I am certain that I saw much more of the Sydney metropolitan area in those days of living in Wollongong. I wouldn’t hesitate then to catch a late train back from a Sydney Festival gig at Parramatta, or hop on the line to see friends in Chatswood, or drive ‘all the way’ to Ryde for a seminar at Macquarie. In the last few months, nestled ridiculously close to a major inner west train station, I barely venture beyond a two-kilometre radius of my tiny one-bedroom unit. When the coffee shop across the road from my place displayed a ‘closing down’ sign, I was mortified. Now I would have to walk a few hundred metres further for my morning fix! Yet, I was also half-happy at turning into a smug Sydneysider. I had heard that this was a stereotype I could use in public, and even wear as a badge of honour.

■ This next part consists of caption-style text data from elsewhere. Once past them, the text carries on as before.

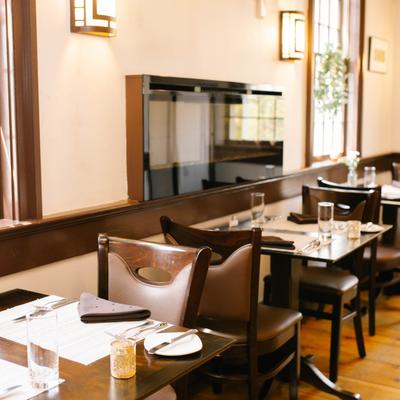 Tables set with glasses, napkins, and silverware, a wall mounted electric fireplace.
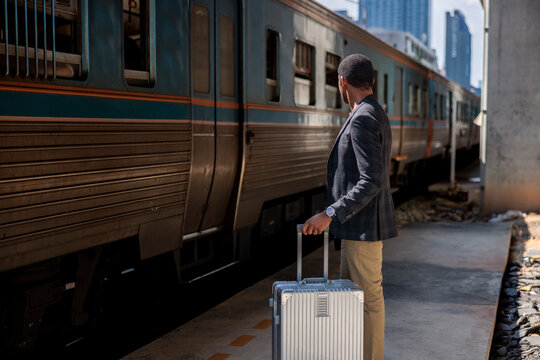 Man with suitcase waits for train at station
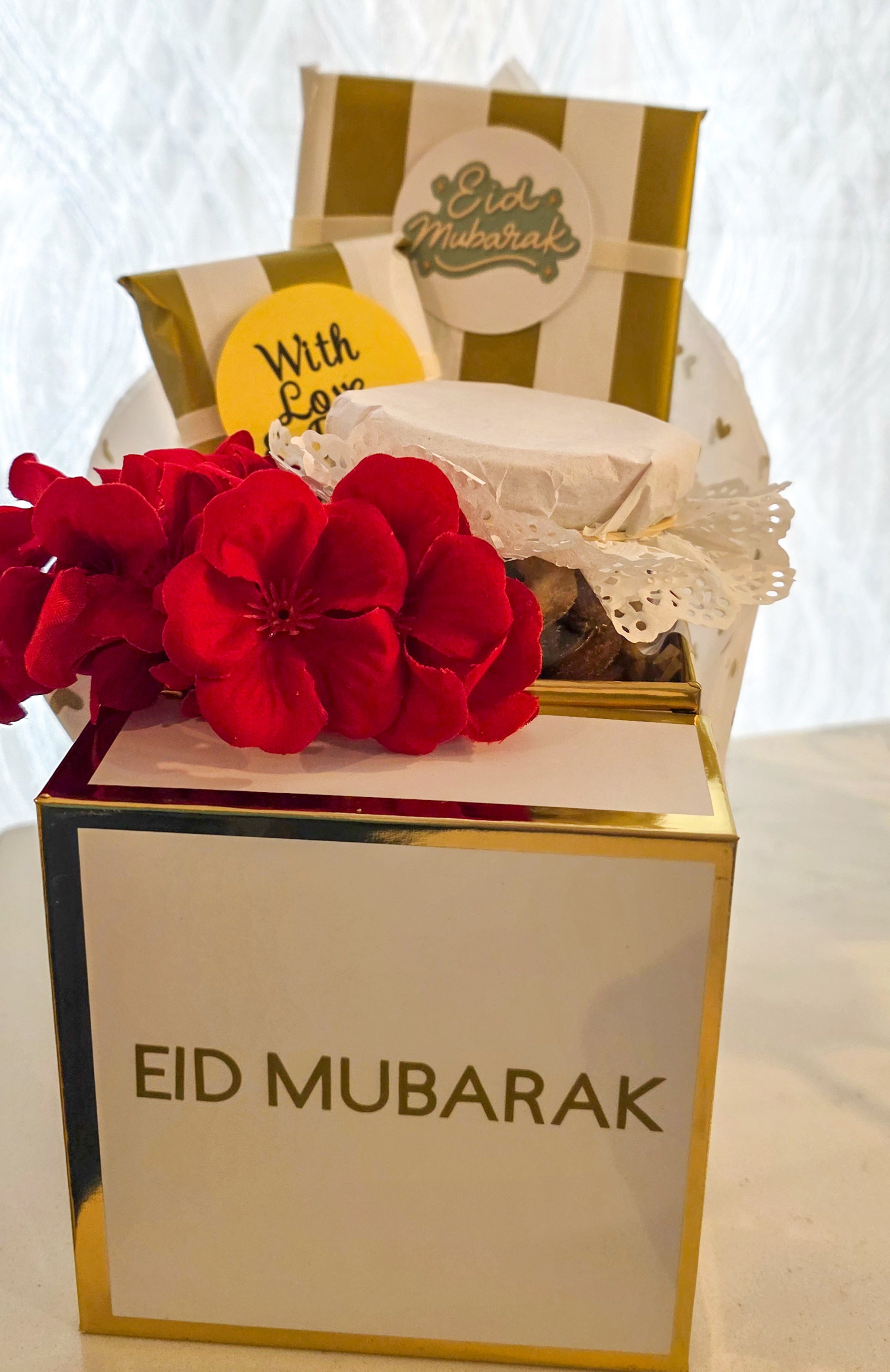 Gift box with 'Eid Mubarak' text, red flowers, and a striped bag on a white background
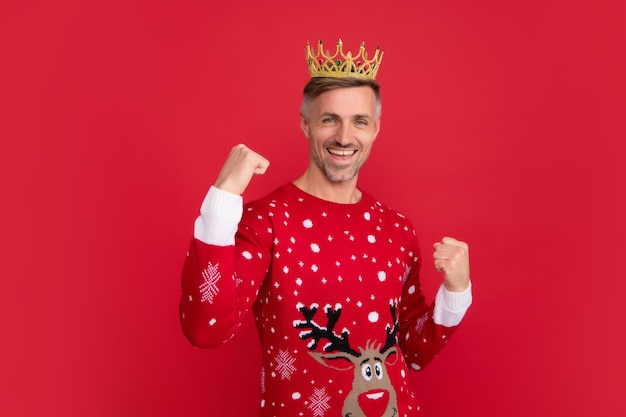 Hombre de invierno en corona Retrato de hombre de mediana edad en suéter aislado sobre fondo rojo Concepto de vacaciones felicidad emociones y celebración de Navidad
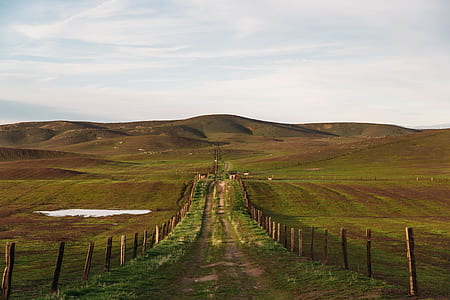 walkway between brown wooden fence with mountains at daytime thumbnail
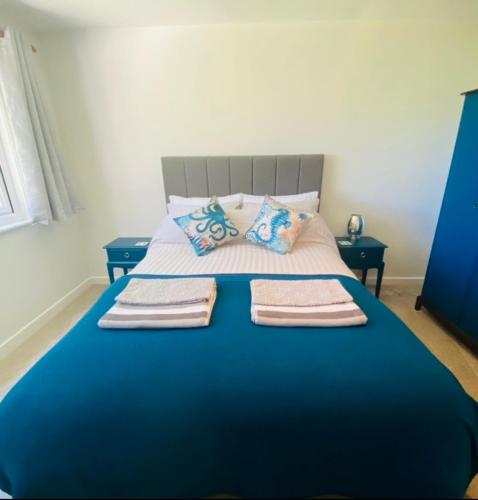 uma cama azul com três toalhas em cima em Eagle House Holiday Let em Bude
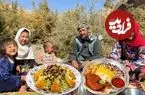 ببینید| غذای روستایی در افغانستان؛ پخت زرشک پلو با مرغ توسط زوج افغان در کنار رودخانه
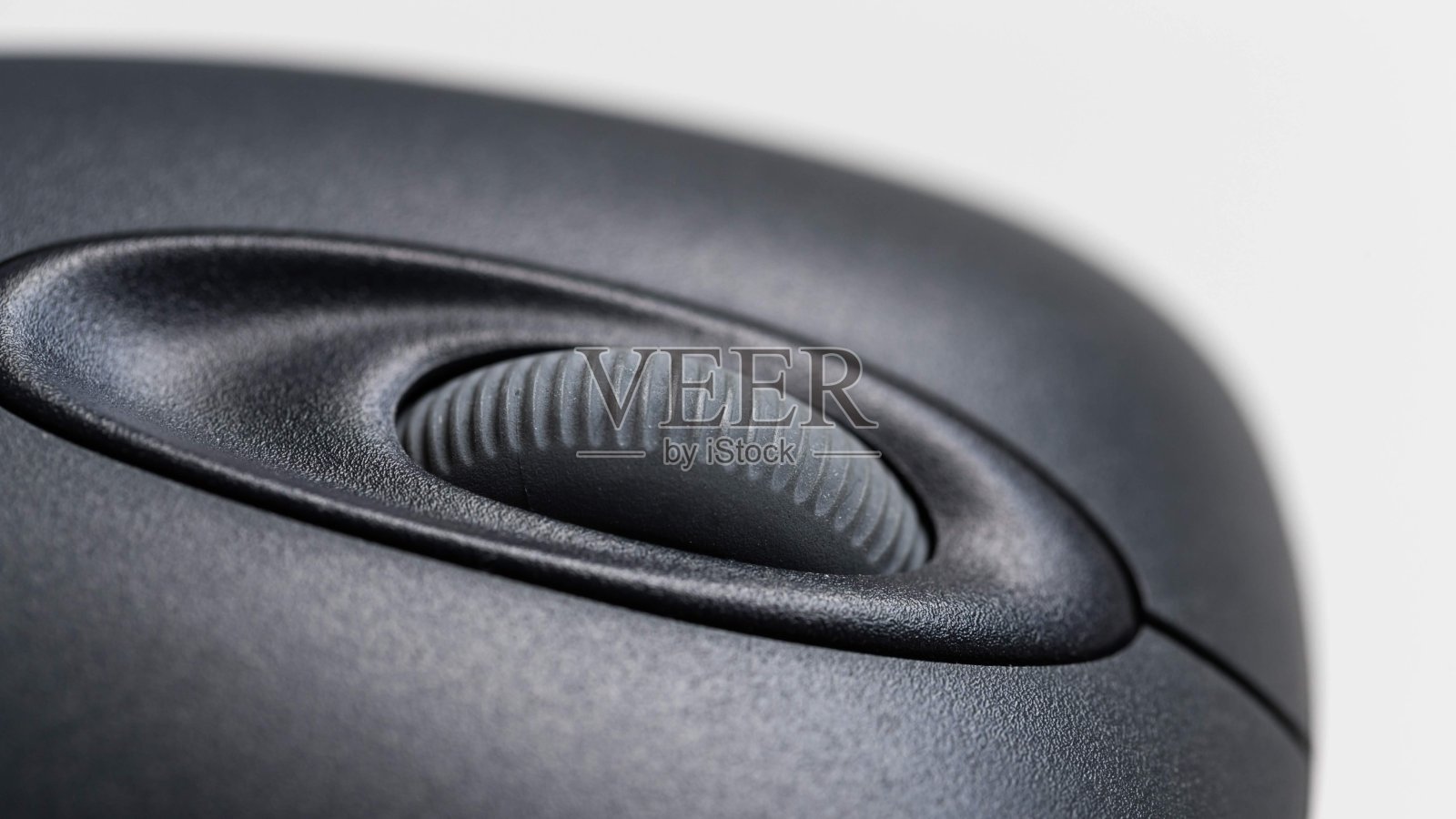 一个基本的黑色电脑鼠标滚动轮的宏特写照片摄影图片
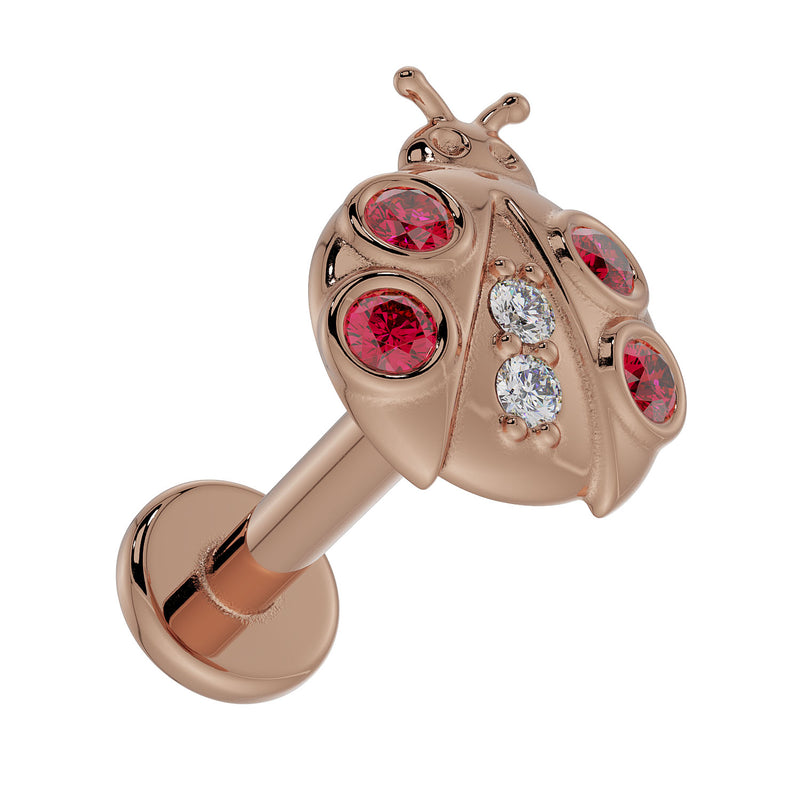 14K rose gold ladybug labret stud, overhead angle showing full post and flat back disc with garnet and diamond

Still, I ventured into foreign territory - Manly, Cockatoo Island, Kings Cross - mostly for street photography-related escapades. I even attempted a short drive to Kogarah to get specialised Indian grocery items and conduct ‘ethnographic research’ for a research article. Last Saturday, I took the train to Parramatta to attend a community briefing on proposed changes to the Racial Discrimination Act. Yes, I was a little skeptical that the session was intended for ‘subcontinental communities’, as opposed to being directed to the residents of Parramatta and surrounds at large. Still, someone was doing something and I was willing to cross the mighty inner western frontier to get to it.

I know I am too new here to complain about the ethnic ghettoisation of Sydney. I do love this Harbour city - public infrastructure issues, dirty politics, and all. I like the idea of ‘having the option’ to travel to this or that suburb to sample food and click away to urban photographic glory. However, when the opportunity came up over Easter to travel with a friend to the Villawood Detention Centre, I cancelled at the last minute. I could give you a million reasons for saying no - ranging from not being emotionally ready to not knowing anyone inside (I have since arranged to register as a ‘Villawood Vollie’ and go through an induction process). Most of my reasonable excuses at the time were reflective of a geographical and psychological inertia that I have come to inhabit since moving to Sydney. Memories of lives past punctuate once in a while to interrupt and disrupt this tendency towards inertness.

Perhaps I am over-reacting in conflating this with the sort of inaction or apathy that has contributed to bringing down socially progressive political regimes in certain parts of the world. But then again, the personal is political, and I moved to the big smoke so I could partake of its largesse - the concerts and the marches, the holes in the wall and the Victorian tea rooms, the groovy festivals and the daggy train stations. Sometimes I overhear the most cosmopolitan conversations at my local Vietnamese grocery store or onboard a train to a suburban destination. Maybe those of us who inhabit the proverbial cultural centre sometimes become so contained as to become a ghetto unto ourselves. While there is no harm in living close to one’s kith and kin, there is a lot to be gained from occasionally moving through seemingly uncomfortable frontiers, if only to see how the bigots live up there.